■ **WHAT THE TASK REQUIRES**
Set down, exactly and only, everything from the line containing "Foldover clutch bag" down to the line containing "portrait of young" in the data below; the pictures are not part of the copy.

■ **RECORDS FOR THE EXERCISE**
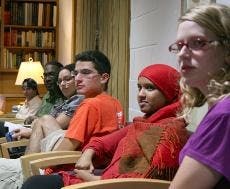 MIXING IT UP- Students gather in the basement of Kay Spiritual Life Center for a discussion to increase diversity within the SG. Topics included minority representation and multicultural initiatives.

--

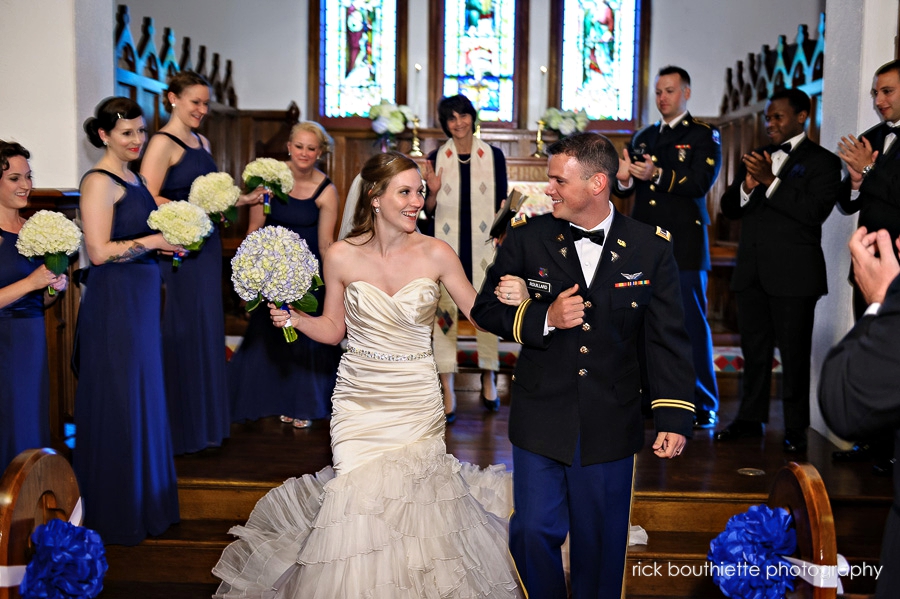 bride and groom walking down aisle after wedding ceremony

==

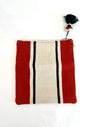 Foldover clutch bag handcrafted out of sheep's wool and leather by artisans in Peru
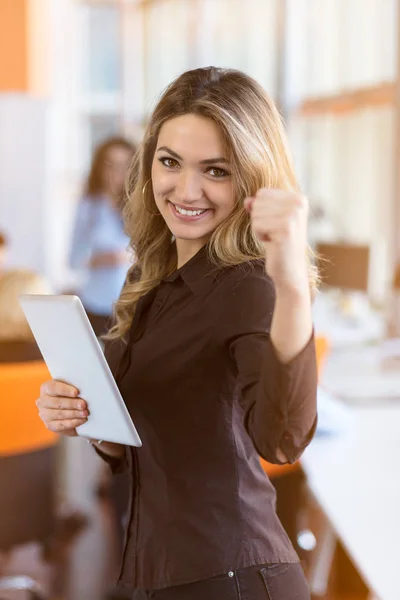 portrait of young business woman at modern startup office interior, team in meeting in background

■ **REPLY**
 Foldover clutch bag handcrafted out of sheep's wool and leather by artisans in Peru
 portrait of young business woman at modern startup office interior, team in meeting in background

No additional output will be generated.